**Extracted records**

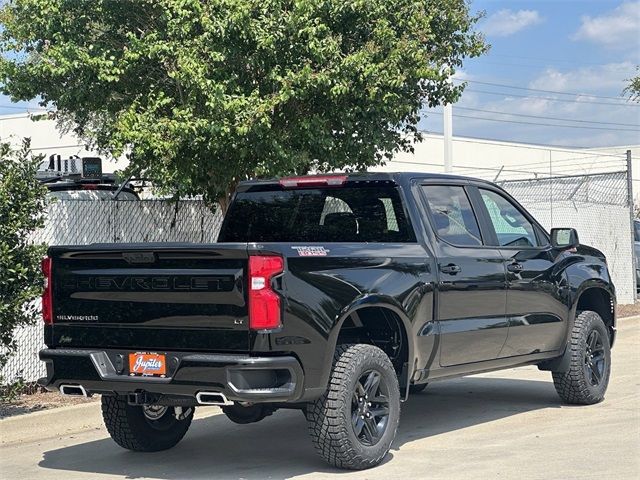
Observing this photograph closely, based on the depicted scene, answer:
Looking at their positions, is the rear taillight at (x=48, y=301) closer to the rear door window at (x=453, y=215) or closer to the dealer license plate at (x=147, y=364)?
the dealer license plate at (x=147, y=364)

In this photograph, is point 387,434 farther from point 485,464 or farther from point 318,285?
point 318,285

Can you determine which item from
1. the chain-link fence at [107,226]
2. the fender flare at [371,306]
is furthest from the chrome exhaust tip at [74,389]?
the chain-link fence at [107,226]

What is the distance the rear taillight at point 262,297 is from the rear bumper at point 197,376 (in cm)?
22

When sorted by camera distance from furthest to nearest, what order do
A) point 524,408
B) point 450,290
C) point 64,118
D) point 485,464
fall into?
1. point 64,118
2. point 524,408
3. point 450,290
4. point 485,464

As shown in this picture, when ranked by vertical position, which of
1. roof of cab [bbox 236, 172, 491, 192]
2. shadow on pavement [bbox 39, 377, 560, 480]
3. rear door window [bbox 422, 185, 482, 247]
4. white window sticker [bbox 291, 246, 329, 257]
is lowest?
shadow on pavement [bbox 39, 377, 560, 480]

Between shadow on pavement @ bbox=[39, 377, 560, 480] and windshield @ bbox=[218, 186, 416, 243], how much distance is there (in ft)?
5.25

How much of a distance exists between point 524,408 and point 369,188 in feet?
9.20

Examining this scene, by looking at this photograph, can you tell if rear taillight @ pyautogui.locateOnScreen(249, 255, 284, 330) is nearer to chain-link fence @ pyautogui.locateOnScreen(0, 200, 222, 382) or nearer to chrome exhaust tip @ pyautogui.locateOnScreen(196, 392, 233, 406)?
chrome exhaust tip @ pyautogui.locateOnScreen(196, 392, 233, 406)

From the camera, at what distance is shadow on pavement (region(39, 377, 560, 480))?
7277mm

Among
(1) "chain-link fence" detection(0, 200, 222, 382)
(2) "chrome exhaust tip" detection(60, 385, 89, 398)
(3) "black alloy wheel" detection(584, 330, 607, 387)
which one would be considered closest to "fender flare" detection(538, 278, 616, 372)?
(3) "black alloy wheel" detection(584, 330, 607, 387)

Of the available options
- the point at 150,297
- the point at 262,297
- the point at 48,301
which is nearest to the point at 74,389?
the point at 48,301

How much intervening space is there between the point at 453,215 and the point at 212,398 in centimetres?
281

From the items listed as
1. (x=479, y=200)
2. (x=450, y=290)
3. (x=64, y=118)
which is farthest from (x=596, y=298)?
(x=64, y=118)

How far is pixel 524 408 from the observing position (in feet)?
31.2
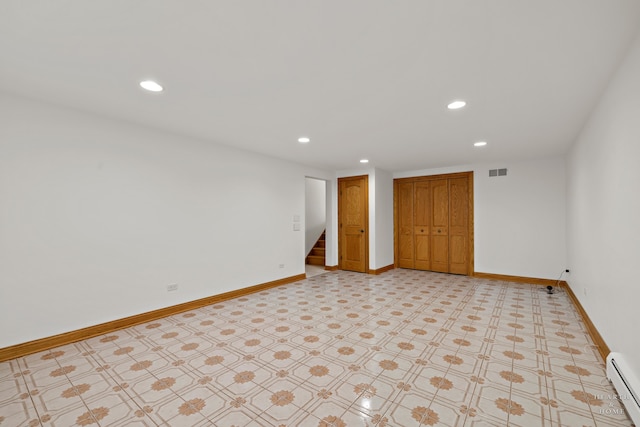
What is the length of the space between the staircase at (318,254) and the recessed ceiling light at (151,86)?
20.2 feet

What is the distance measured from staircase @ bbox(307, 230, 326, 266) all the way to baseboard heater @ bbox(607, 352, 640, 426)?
243 inches

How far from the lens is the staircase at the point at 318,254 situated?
807 centimetres

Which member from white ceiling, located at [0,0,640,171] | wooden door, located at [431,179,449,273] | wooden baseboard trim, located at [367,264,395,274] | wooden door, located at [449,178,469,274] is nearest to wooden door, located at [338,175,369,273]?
wooden baseboard trim, located at [367,264,395,274]

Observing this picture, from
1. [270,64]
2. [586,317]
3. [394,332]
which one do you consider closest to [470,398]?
[394,332]

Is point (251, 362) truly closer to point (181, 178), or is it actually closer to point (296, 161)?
point (181, 178)

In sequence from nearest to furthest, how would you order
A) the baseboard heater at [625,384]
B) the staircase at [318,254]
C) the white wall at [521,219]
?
1. the baseboard heater at [625,384]
2. the white wall at [521,219]
3. the staircase at [318,254]

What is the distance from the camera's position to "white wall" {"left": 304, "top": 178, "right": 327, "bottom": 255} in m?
8.79

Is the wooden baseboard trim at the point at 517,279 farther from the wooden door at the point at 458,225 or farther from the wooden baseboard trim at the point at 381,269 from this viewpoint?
the wooden baseboard trim at the point at 381,269

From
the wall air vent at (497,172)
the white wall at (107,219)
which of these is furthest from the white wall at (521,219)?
the white wall at (107,219)

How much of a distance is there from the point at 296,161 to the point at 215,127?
233cm


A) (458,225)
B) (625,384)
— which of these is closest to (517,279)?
(458,225)

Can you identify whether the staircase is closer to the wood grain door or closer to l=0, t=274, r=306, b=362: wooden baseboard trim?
the wood grain door

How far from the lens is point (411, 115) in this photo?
314 cm

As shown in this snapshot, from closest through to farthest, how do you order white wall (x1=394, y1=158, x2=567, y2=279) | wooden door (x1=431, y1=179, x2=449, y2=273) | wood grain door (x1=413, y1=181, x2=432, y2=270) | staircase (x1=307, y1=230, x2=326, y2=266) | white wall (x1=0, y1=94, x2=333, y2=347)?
white wall (x1=0, y1=94, x2=333, y2=347) < white wall (x1=394, y1=158, x2=567, y2=279) < wooden door (x1=431, y1=179, x2=449, y2=273) < wood grain door (x1=413, y1=181, x2=432, y2=270) < staircase (x1=307, y1=230, x2=326, y2=266)
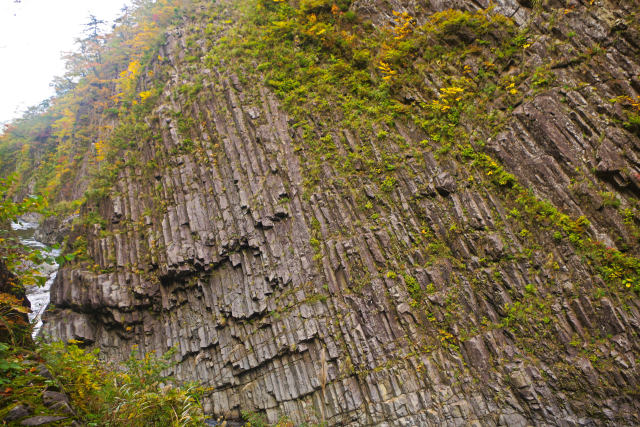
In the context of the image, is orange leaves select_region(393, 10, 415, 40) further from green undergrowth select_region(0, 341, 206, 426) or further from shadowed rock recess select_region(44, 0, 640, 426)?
green undergrowth select_region(0, 341, 206, 426)

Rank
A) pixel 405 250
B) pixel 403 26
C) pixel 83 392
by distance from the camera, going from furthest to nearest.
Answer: pixel 403 26 → pixel 405 250 → pixel 83 392

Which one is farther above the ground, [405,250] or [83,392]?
[83,392]

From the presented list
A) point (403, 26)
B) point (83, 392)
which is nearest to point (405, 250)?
point (83, 392)

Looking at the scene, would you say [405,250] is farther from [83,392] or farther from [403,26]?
[403,26]

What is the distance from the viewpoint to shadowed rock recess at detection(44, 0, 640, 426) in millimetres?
8195

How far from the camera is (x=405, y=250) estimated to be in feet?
33.9

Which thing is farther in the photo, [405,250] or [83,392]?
[405,250]

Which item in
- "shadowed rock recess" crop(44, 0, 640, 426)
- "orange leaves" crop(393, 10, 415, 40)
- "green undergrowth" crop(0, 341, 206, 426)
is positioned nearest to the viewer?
"green undergrowth" crop(0, 341, 206, 426)

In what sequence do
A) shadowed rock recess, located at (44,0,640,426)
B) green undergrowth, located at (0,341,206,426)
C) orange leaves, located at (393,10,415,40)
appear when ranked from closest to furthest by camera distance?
green undergrowth, located at (0,341,206,426) → shadowed rock recess, located at (44,0,640,426) → orange leaves, located at (393,10,415,40)

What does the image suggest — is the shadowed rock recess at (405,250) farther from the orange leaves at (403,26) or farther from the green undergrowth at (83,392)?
the green undergrowth at (83,392)

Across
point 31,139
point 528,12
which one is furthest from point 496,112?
point 31,139

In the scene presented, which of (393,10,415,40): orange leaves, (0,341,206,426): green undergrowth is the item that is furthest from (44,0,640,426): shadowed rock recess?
(0,341,206,426): green undergrowth

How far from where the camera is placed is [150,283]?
13.5m

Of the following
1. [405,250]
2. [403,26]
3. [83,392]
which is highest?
[403,26]
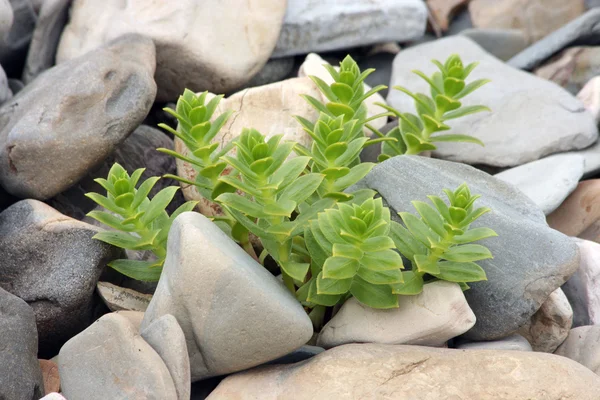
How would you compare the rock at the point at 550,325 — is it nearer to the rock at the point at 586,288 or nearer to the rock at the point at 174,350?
the rock at the point at 586,288

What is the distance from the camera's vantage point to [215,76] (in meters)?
3.37

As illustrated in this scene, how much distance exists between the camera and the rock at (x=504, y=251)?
2.25m

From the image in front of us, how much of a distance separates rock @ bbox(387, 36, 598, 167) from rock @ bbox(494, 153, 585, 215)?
0.16m

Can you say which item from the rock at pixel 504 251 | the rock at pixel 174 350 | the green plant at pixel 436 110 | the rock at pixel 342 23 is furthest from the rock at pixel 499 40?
the rock at pixel 174 350

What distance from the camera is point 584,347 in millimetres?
2410

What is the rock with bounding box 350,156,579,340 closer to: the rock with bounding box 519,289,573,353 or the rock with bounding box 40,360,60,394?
the rock with bounding box 519,289,573,353

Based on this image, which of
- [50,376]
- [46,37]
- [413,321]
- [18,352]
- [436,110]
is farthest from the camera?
[46,37]

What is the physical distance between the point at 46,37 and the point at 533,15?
313 cm

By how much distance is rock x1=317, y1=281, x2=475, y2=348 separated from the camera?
7.05ft

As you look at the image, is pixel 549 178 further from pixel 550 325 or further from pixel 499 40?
pixel 499 40

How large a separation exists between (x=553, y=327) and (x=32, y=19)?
2916mm

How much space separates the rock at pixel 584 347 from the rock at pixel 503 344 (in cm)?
17

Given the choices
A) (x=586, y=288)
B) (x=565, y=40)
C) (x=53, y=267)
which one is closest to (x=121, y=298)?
(x=53, y=267)

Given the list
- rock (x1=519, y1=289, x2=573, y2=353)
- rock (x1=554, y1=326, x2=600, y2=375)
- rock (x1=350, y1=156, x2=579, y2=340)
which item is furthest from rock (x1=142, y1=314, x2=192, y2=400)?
rock (x1=554, y1=326, x2=600, y2=375)
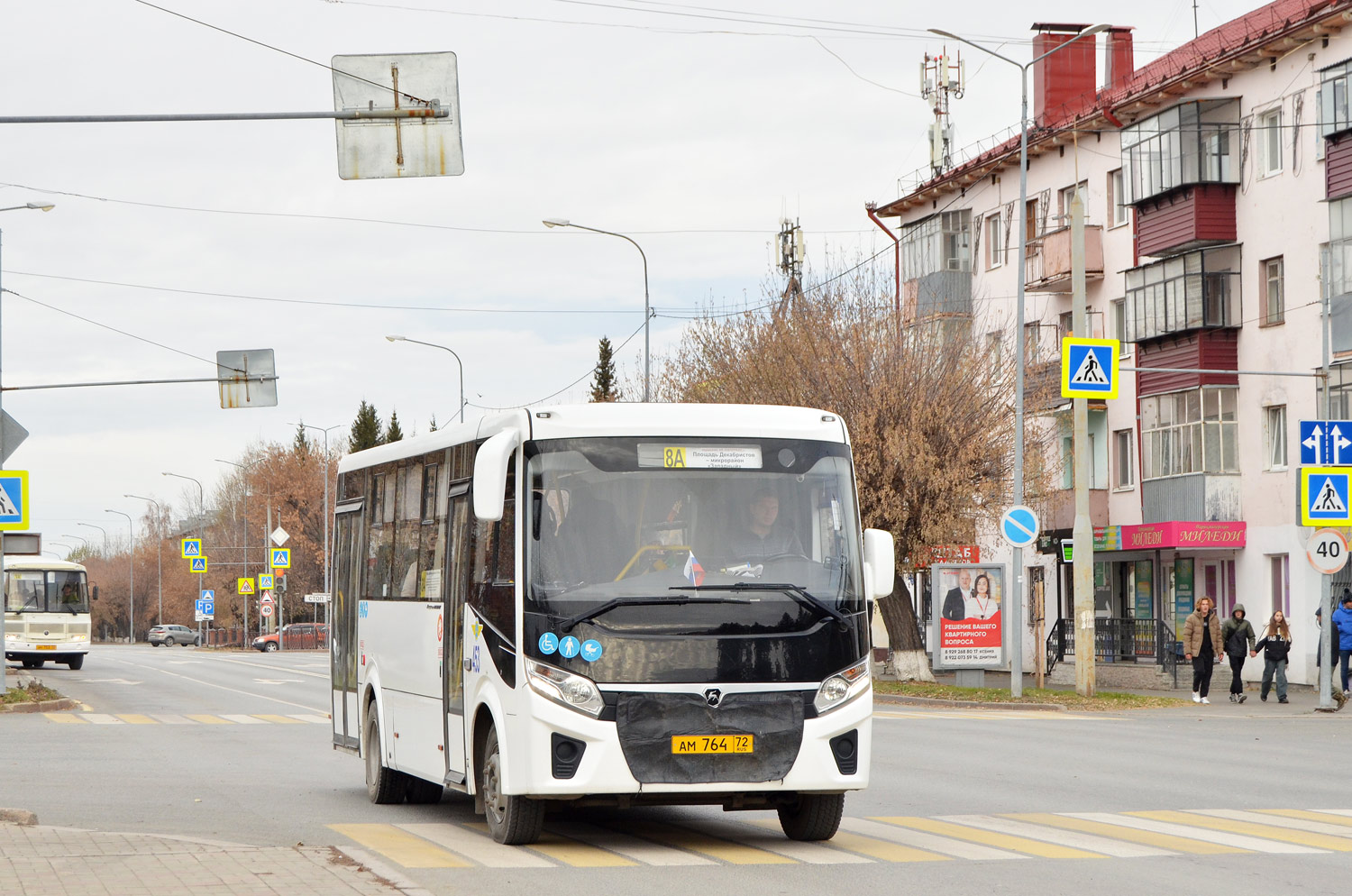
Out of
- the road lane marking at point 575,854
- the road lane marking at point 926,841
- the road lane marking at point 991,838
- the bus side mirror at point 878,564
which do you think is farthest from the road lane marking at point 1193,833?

**What you are asked to do**
Leave out every picture, and write out exactly the lines from the one bearing "Based on this image, which of" through the final line.

**Reply to the exercise**
Based on this image, which of
- [50,376]
- [46,37]
- [413,321]
- [18,352]
- [436,110]
is farthest from the camera?
[46,37]

What is the physical distance between the point at 46,37 and the point at 533,15?
313 cm

By how much distance is rock x1=317, y1=281, x2=475, y2=348 separated from the camera?
7.05ft

As you look at the image, is pixel 549 178 further from pixel 550 325 or further from pixel 499 40?
pixel 499 40

How large a separation exists between (x=553, y=327) and (x=32, y=19)?
2916mm

How much space separates the rock at pixel 584 347 from the rock at pixel 503 344 (in cm)?
17

Given the choices
A) (x=586, y=288)
B) (x=565, y=40)
C) (x=53, y=267)
which one is closest to (x=121, y=298)?
(x=53, y=267)

Given the list
- rock (x1=519, y1=289, x2=573, y2=353)
- rock (x1=554, y1=326, x2=600, y2=375)
- rock (x1=350, y1=156, x2=579, y2=340)
which item is furthest from rock (x1=142, y1=314, x2=192, y2=400)?
rock (x1=554, y1=326, x2=600, y2=375)
Out of
- the road lane marking at point 575,854
- the road lane marking at point 926,841
- the road lane marking at point 991,838
- the bus side mirror at point 878,564
which do you think is farthest from the road lane marking at point 1193,833?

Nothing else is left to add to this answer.